Return, unchanged, everything from the line containing "Among the available items" down to the line containing "the farmland at left=621, top=1, right=670, bottom=26 <", including both of those lines.
--- START Provided data ---
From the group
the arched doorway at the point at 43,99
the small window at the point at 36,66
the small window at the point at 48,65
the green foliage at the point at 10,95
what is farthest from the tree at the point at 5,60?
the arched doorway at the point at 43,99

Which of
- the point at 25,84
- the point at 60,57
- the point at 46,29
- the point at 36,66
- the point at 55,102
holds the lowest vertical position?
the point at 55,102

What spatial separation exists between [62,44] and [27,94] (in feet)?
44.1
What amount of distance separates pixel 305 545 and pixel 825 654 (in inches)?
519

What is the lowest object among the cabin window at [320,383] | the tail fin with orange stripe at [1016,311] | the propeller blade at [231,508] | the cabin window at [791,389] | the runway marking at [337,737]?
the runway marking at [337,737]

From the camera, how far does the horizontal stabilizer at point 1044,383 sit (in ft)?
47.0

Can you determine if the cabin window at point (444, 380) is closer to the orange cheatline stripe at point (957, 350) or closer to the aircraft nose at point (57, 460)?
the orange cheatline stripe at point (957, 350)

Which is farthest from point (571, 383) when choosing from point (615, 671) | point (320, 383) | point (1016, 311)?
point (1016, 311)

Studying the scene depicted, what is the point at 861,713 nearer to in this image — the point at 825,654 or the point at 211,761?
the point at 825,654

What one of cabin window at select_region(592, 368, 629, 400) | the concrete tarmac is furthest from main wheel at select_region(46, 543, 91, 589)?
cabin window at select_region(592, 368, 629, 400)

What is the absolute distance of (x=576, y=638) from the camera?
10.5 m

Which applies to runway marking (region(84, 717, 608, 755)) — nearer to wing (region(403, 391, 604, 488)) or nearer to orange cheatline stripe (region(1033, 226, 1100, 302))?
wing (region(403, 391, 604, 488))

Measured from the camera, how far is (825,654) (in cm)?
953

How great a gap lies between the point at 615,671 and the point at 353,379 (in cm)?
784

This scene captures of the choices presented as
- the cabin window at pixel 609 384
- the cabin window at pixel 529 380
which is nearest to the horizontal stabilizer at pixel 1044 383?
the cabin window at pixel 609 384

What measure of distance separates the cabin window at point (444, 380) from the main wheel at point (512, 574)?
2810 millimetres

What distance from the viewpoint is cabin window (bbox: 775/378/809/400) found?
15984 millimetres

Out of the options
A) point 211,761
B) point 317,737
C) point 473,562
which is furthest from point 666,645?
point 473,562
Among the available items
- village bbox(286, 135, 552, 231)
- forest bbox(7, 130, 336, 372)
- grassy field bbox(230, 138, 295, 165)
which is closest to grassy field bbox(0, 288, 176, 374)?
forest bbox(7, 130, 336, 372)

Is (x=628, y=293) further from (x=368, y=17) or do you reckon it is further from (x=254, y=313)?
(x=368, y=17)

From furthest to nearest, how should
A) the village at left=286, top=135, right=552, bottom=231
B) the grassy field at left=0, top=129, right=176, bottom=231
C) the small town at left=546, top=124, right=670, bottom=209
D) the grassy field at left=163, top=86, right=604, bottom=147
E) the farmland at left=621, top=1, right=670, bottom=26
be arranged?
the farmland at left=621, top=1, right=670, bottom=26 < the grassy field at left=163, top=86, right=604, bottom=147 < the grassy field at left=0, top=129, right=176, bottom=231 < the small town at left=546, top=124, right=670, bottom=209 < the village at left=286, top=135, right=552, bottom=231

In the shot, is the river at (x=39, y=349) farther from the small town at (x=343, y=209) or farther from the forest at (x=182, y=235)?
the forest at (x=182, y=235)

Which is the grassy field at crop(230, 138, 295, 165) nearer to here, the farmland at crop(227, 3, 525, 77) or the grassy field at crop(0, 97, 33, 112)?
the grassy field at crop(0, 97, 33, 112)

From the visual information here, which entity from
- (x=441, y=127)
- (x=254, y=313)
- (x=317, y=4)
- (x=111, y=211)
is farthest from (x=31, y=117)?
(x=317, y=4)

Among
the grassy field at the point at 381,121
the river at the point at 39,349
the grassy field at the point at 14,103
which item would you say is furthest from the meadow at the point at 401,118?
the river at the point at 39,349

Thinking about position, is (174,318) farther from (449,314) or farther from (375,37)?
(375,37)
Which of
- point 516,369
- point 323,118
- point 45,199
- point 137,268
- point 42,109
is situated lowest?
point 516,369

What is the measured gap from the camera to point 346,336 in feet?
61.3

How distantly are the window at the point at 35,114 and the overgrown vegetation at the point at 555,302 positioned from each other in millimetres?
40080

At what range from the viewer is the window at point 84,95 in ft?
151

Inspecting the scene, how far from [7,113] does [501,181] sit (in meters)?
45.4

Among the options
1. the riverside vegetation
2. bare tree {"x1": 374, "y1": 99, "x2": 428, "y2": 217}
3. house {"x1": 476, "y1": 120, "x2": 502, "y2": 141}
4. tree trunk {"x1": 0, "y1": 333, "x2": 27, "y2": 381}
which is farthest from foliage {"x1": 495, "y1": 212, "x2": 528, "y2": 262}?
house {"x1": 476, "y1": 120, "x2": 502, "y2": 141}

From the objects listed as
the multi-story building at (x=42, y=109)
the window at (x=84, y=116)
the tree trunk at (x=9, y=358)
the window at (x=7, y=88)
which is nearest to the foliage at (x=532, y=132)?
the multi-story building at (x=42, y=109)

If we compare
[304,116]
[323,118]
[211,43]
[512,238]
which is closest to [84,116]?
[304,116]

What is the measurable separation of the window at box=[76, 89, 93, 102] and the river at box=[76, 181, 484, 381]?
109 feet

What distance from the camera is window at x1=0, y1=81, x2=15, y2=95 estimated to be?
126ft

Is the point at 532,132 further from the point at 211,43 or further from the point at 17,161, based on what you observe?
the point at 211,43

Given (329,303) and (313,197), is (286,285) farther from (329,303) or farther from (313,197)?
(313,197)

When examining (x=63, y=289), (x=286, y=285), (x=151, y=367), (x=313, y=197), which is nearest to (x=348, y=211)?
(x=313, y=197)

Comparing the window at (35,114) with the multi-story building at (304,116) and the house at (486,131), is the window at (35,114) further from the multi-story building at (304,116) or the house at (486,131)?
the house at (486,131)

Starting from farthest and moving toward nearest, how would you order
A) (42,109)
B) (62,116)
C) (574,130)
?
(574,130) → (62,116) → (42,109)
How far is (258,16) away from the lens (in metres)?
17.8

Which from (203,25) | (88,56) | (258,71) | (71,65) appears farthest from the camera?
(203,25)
--- END Provided data ---
Written answer:
Among the available items
- village bbox(286, 135, 552, 231)
- forest bbox(7, 130, 336, 372)
- grassy field bbox(230, 138, 295, 165)
which is closest to grassy field bbox(0, 288, 176, 374)?
forest bbox(7, 130, 336, 372)

Is (x=628, y=293) further from (x=368, y=17) or do you reckon it is further from (x=254, y=313)?
(x=368, y=17)

From furthest to nearest, how should
A) the village at left=286, top=135, right=552, bottom=231
B) the grassy field at left=0, top=129, right=176, bottom=231
C) the small town at left=546, top=124, right=670, bottom=209
D) the grassy field at left=163, top=86, right=604, bottom=147
E) the farmland at left=621, top=1, right=670, bottom=26
be arranged?
the farmland at left=621, top=1, right=670, bottom=26 < the grassy field at left=163, top=86, right=604, bottom=147 < the grassy field at left=0, top=129, right=176, bottom=231 < the small town at left=546, top=124, right=670, bottom=209 < the village at left=286, top=135, right=552, bottom=231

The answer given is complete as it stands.